Getting Started

We’ll start with a quick, non-comprehensive overview of the fundamental concepts to get you started.

Contextualizing the example

This example makes use of a fictitious sample metric for 2 imaginary cities: CITY_A and CITY_B. All the data was randomly generated and does not make any allusions to reality. This Getting Started was created using ipython notebook, a great tool for prototyping, and it is available within the project at ipy-notebooks/getting_started.ipynb. This same scenario is implemented in an acceptance test at bigtempo/tests/acceptance_tests.py.

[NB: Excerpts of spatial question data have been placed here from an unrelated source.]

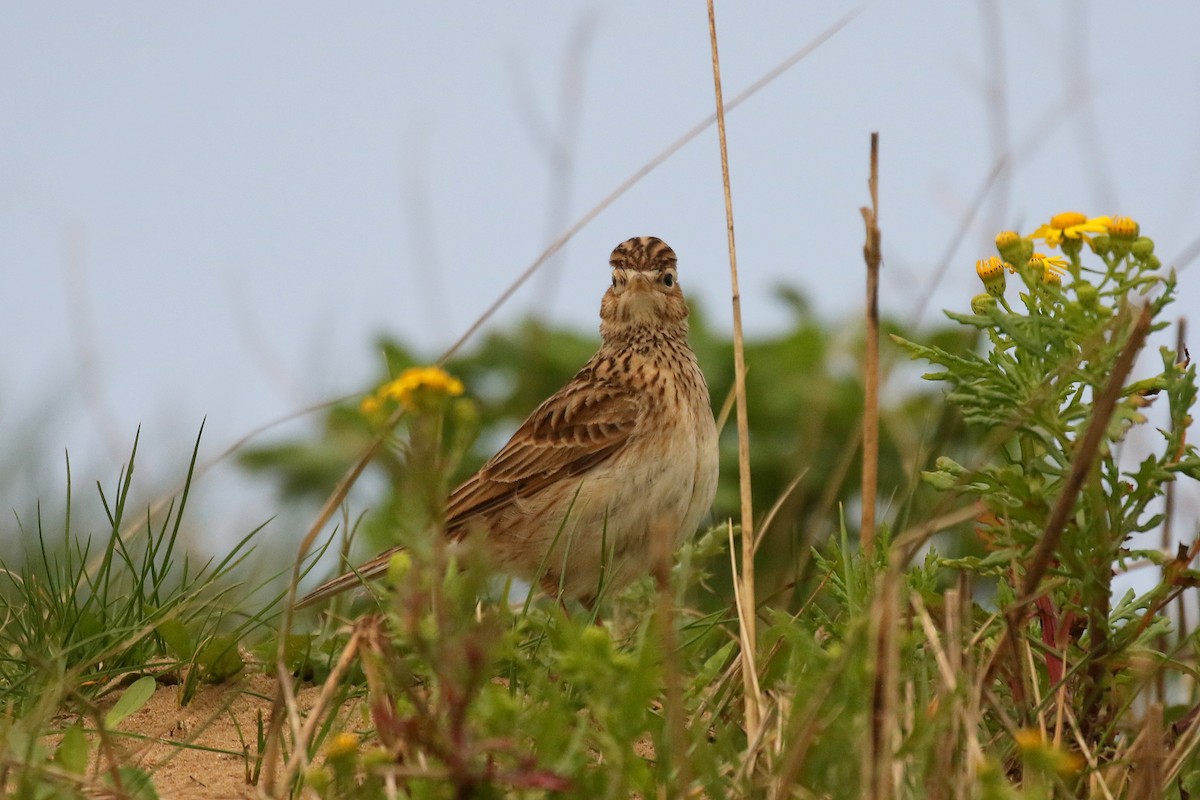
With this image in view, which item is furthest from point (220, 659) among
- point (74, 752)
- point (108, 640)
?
point (74, 752)

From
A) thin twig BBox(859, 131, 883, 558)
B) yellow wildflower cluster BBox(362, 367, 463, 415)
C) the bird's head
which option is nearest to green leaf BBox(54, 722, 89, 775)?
yellow wildflower cluster BBox(362, 367, 463, 415)

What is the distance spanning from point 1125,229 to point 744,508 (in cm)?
124

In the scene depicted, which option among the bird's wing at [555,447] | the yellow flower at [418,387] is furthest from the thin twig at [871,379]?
the bird's wing at [555,447]

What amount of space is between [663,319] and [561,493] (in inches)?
49.3

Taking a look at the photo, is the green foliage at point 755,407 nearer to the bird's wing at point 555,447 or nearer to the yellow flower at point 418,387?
the bird's wing at point 555,447

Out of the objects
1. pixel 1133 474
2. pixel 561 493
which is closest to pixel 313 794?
pixel 1133 474

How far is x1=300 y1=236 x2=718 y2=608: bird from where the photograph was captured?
20.9 feet

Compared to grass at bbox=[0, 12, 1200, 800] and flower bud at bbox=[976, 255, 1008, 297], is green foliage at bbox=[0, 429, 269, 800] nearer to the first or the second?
grass at bbox=[0, 12, 1200, 800]

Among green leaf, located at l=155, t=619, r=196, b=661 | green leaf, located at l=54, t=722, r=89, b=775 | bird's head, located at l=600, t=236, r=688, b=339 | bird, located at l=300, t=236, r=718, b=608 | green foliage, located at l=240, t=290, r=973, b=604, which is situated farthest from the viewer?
green foliage, located at l=240, t=290, r=973, b=604

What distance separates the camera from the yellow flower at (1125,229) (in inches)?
144

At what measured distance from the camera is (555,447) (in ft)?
22.3

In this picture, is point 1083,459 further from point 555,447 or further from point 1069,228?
point 555,447

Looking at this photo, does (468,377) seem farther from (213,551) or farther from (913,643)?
(913,643)

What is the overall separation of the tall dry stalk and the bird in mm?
1575
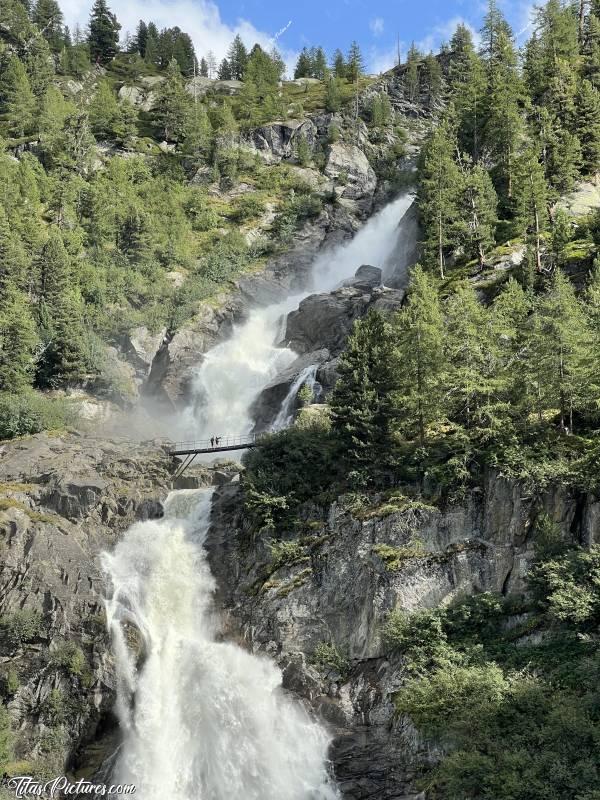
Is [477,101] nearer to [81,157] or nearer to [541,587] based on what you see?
[81,157]

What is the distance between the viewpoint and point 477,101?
63.1m

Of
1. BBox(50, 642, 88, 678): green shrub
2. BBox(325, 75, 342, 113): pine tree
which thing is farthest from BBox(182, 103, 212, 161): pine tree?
BBox(50, 642, 88, 678): green shrub

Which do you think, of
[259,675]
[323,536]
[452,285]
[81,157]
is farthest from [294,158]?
[259,675]

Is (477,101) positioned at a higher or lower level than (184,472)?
higher

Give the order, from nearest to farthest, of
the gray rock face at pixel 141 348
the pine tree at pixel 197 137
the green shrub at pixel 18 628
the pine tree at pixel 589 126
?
the green shrub at pixel 18 628 → the pine tree at pixel 589 126 → the gray rock face at pixel 141 348 → the pine tree at pixel 197 137

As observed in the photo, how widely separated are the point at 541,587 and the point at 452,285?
91.1 feet

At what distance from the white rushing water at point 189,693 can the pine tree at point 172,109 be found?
70200 millimetres

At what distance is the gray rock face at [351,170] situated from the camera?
291ft

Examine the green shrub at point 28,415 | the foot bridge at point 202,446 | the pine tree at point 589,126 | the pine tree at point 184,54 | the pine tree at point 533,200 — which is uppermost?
the pine tree at point 184,54

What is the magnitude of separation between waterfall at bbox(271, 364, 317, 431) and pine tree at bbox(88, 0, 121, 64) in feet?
350

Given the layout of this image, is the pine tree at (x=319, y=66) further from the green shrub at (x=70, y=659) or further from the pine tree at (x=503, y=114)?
the green shrub at (x=70, y=659)

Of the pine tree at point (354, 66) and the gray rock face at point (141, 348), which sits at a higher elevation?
the pine tree at point (354, 66)

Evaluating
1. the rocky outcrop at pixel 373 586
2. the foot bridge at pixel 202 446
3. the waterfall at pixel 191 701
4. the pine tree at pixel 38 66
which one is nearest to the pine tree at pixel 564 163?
the foot bridge at pixel 202 446

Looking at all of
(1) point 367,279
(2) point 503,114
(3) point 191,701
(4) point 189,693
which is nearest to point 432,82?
(2) point 503,114
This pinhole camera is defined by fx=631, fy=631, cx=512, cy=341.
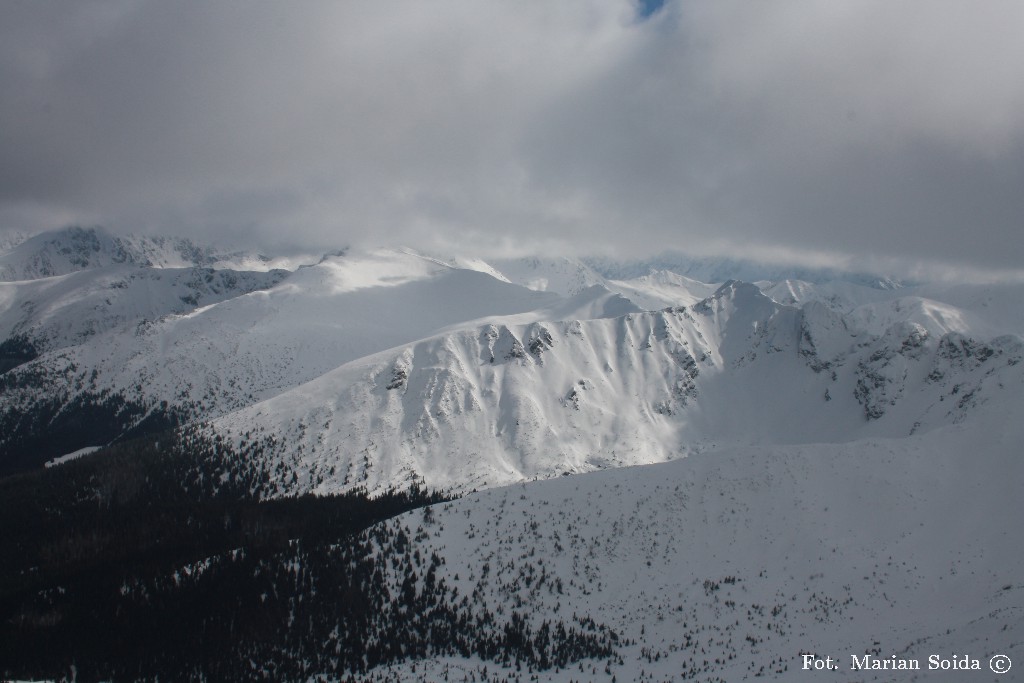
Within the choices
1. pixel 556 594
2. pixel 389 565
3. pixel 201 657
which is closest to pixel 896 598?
pixel 556 594

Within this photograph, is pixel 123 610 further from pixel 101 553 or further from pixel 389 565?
pixel 389 565

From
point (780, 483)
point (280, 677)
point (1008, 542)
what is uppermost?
point (780, 483)

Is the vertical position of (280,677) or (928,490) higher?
(928,490)

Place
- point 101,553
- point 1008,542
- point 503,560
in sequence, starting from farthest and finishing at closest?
point 101,553 < point 503,560 < point 1008,542

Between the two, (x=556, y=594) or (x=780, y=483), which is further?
(x=780, y=483)

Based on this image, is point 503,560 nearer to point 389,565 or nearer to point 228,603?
point 389,565

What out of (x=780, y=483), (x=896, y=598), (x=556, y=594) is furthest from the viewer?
(x=780, y=483)

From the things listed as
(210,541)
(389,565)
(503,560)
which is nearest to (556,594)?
(503,560)
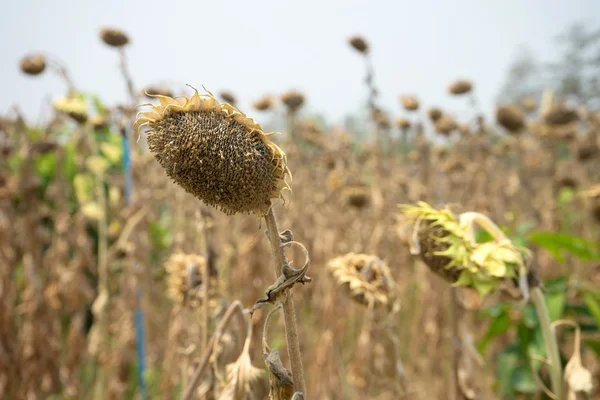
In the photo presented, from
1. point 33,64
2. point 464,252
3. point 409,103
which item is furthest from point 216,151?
point 409,103

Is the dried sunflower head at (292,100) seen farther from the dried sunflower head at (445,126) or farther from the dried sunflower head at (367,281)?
the dried sunflower head at (367,281)

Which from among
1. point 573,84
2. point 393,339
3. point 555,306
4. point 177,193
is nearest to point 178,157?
point 393,339

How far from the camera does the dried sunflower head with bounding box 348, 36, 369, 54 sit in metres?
2.54

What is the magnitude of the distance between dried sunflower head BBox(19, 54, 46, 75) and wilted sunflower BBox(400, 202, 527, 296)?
6.59 ft

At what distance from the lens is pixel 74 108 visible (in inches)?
81.4

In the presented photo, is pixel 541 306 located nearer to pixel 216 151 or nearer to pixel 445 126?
pixel 216 151

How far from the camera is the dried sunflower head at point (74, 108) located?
2055 millimetres

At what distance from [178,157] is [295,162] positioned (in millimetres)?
2311

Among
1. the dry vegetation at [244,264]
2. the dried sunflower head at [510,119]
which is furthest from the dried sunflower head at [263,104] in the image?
the dried sunflower head at [510,119]

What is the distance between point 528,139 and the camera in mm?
4520

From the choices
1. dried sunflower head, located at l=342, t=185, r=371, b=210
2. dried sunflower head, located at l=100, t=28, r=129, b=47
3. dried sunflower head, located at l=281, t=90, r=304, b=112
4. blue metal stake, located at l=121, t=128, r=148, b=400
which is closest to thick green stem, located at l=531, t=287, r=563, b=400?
dried sunflower head, located at l=342, t=185, r=371, b=210

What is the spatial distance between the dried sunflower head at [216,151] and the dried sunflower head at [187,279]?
613mm

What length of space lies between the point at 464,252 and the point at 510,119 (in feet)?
7.57

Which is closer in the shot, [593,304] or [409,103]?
[593,304]
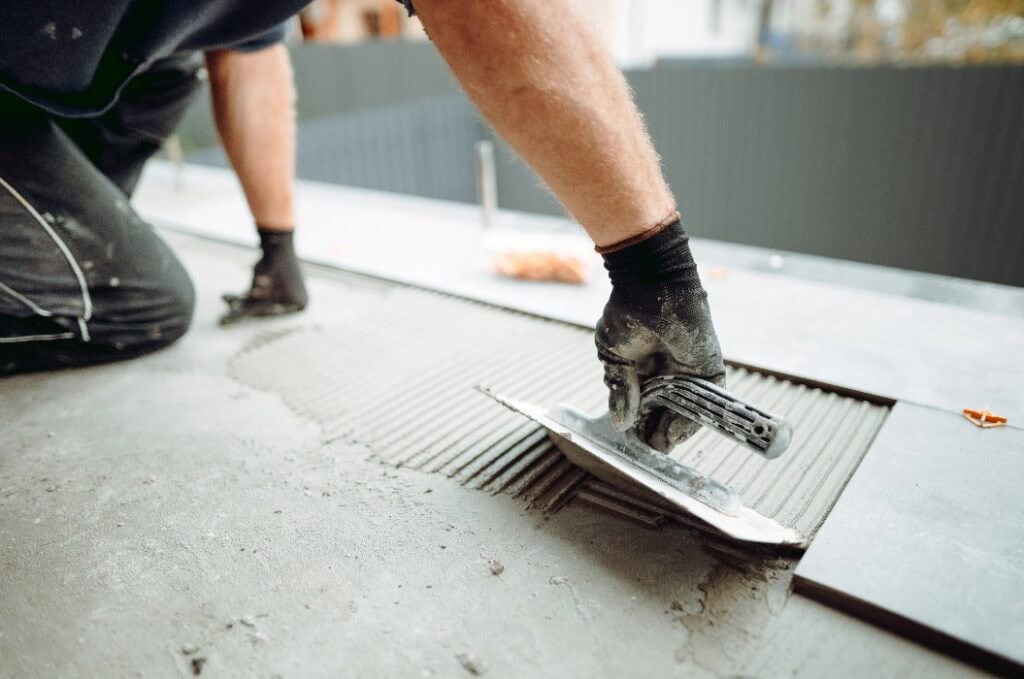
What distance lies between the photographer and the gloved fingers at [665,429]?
40.7 inches

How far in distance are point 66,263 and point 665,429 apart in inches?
50.2

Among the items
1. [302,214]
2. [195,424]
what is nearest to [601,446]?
[195,424]

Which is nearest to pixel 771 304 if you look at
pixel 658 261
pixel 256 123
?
pixel 658 261

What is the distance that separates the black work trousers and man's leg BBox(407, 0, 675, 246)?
1.02 m

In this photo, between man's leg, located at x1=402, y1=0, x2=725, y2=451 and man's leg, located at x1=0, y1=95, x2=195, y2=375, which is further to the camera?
man's leg, located at x1=0, y1=95, x2=195, y2=375

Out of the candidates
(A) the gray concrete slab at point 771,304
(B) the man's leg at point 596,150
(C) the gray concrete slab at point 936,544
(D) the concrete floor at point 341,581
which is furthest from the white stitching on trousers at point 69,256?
(C) the gray concrete slab at point 936,544

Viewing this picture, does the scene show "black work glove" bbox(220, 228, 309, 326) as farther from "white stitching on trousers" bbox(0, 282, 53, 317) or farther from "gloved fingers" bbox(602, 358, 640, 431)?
"gloved fingers" bbox(602, 358, 640, 431)

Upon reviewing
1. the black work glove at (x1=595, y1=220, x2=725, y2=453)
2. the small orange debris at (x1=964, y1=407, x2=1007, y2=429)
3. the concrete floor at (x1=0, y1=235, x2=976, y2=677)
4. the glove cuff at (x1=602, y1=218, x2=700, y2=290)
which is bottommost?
the concrete floor at (x1=0, y1=235, x2=976, y2=677)

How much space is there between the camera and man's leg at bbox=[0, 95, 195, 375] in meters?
1.37

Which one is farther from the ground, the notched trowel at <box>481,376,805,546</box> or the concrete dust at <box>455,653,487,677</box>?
the notched trowel at <box>481,376,805,546</box>

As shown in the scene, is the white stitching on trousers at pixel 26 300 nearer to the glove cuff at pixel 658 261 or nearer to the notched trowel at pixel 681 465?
the notched trowel at pixel 681 465

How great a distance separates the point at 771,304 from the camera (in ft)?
5.65

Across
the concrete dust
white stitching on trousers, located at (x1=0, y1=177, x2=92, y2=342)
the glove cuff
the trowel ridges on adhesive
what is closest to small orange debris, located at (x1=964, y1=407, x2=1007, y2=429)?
the trowel ridges on adhesive

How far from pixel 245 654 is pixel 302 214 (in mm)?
2176
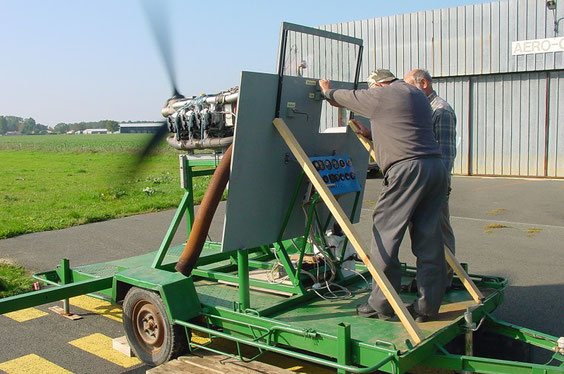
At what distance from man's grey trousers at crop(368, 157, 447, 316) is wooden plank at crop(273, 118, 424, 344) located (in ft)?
0.89

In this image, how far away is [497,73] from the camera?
17.9 metres

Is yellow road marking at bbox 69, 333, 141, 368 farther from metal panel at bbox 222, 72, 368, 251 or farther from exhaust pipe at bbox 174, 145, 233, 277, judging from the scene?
metal panel at bbox 222, 72, 368, 251

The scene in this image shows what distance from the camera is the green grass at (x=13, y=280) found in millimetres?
6660

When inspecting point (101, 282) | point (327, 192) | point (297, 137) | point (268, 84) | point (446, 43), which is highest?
point (446, 43)

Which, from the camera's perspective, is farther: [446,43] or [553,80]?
[446,43]

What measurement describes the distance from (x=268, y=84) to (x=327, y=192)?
999 millimetres

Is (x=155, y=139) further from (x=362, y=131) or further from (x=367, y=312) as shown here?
(x=367, y=312)

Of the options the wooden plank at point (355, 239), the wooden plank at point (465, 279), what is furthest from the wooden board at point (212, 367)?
the wooden plank at point (465, 279)

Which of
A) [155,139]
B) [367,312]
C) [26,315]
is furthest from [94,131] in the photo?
[367,312]

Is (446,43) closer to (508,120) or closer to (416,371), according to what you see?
(508,120)

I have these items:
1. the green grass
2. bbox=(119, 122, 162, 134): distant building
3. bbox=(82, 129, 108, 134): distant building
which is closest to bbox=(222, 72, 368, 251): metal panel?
bbox=(119, 122, 162, 134): distant building

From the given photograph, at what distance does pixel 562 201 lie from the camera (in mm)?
12867

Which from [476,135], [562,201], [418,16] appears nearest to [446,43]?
[418,16]

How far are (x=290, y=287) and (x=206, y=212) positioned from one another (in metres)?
0.98
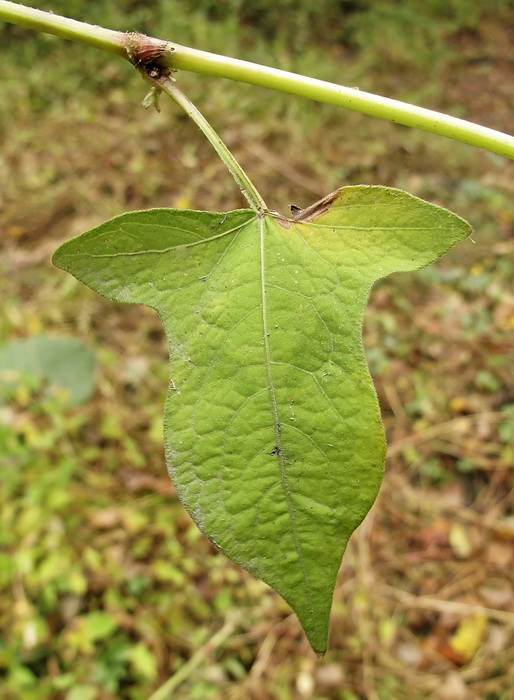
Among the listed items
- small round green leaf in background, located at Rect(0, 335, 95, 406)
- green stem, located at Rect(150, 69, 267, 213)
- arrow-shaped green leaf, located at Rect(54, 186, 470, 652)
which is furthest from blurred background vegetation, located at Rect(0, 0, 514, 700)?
green stem, located at Rect(150, 69, 267, 213)

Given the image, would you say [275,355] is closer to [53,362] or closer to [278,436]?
[278,436]

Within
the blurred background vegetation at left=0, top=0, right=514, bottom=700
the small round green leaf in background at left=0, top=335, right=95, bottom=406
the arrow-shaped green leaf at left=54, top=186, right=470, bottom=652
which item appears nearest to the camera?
the arrow-shaped green leaf at left=54, top=186, right=470, bottom=652

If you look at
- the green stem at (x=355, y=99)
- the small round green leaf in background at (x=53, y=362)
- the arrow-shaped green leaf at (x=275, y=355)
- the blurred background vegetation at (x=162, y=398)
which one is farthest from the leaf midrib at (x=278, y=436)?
the small round green leaf in background at (x=53, y=362)

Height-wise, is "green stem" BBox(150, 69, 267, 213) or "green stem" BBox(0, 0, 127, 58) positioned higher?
"green stem" BBox(0, 0, 127, 58)

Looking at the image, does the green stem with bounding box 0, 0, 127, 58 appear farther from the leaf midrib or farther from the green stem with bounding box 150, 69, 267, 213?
the leaf midrib

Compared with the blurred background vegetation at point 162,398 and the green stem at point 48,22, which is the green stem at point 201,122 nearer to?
the green stem at point 48,22
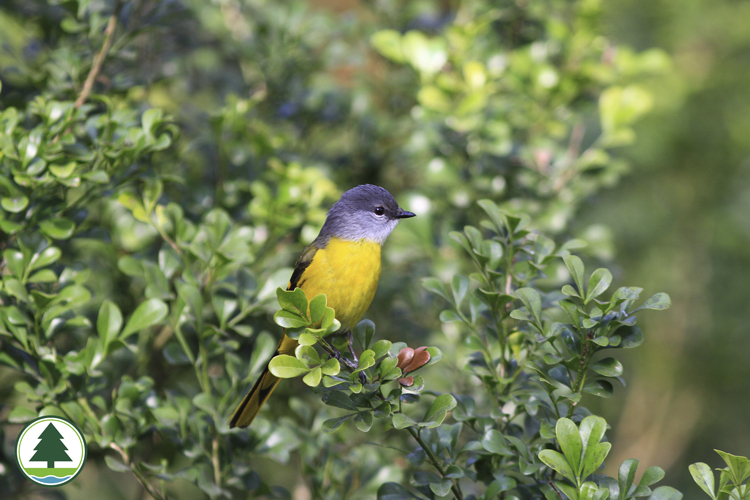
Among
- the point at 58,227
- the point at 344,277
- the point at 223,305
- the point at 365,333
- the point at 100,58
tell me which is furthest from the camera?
the point at 100,58

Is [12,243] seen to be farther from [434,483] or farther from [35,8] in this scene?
[434,483]

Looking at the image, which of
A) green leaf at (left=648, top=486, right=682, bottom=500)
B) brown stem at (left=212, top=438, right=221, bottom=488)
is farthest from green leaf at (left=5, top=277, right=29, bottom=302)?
green leaf at (left=648, top=486, right=682, bottom=500)

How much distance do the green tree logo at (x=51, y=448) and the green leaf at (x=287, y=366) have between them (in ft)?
3.04

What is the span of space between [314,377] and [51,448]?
1.08m

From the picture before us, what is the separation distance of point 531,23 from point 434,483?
9.71 feet

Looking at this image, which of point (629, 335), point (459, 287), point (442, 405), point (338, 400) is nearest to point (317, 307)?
point (338, 400)

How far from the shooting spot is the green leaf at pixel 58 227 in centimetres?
198

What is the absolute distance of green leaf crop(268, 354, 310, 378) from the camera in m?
1.54

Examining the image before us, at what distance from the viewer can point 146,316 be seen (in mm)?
1961

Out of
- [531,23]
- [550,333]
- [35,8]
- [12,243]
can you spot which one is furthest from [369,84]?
[550,333]

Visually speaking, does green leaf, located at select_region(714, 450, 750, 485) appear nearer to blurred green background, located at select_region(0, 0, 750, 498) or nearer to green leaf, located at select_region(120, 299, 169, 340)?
blurred green background, located at select_region(0, 0, 750, 498)

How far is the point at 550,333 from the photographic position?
5.14 ft

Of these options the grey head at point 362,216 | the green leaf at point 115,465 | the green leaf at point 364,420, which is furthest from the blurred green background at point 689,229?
the green leaf at point 115,465

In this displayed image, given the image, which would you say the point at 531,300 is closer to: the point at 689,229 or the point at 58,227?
the point at 58,227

IMPORTANT: The engine instance

In this example, everything will be keept in a single module, but for larger projects you want to create a dedicated module for the engine instance. Since this instance is used as the entry-point for everything you want to do with bigtempo, like creating datasources, using selections and evaluating data, it must be possible for other modules to import it.


In [1]:
# Importing bigtempo and creating an engine instance (this may be done in a dedicated module)
import bigtempo.core as core
engine = core.DatasourceEngine()

Datasources

A datasource can be both used directly by you or as input for other datasources. It can be defined as explained bellow:


In [2]:
'''
The `datasource` decorator registers a class a new datasource

Args:
    reference: A string reference for this datasource
    dependencies: A list of references for the datasources it needs during evaluation time (OPTIONAL)
    tags: A list of tags for this datasource (OPTIONAL)
    lookback: The number of periods before the start date that is needed by the evaluation (OPTIONAL)
    frequency: Represents the frequency period (OPTIONAL)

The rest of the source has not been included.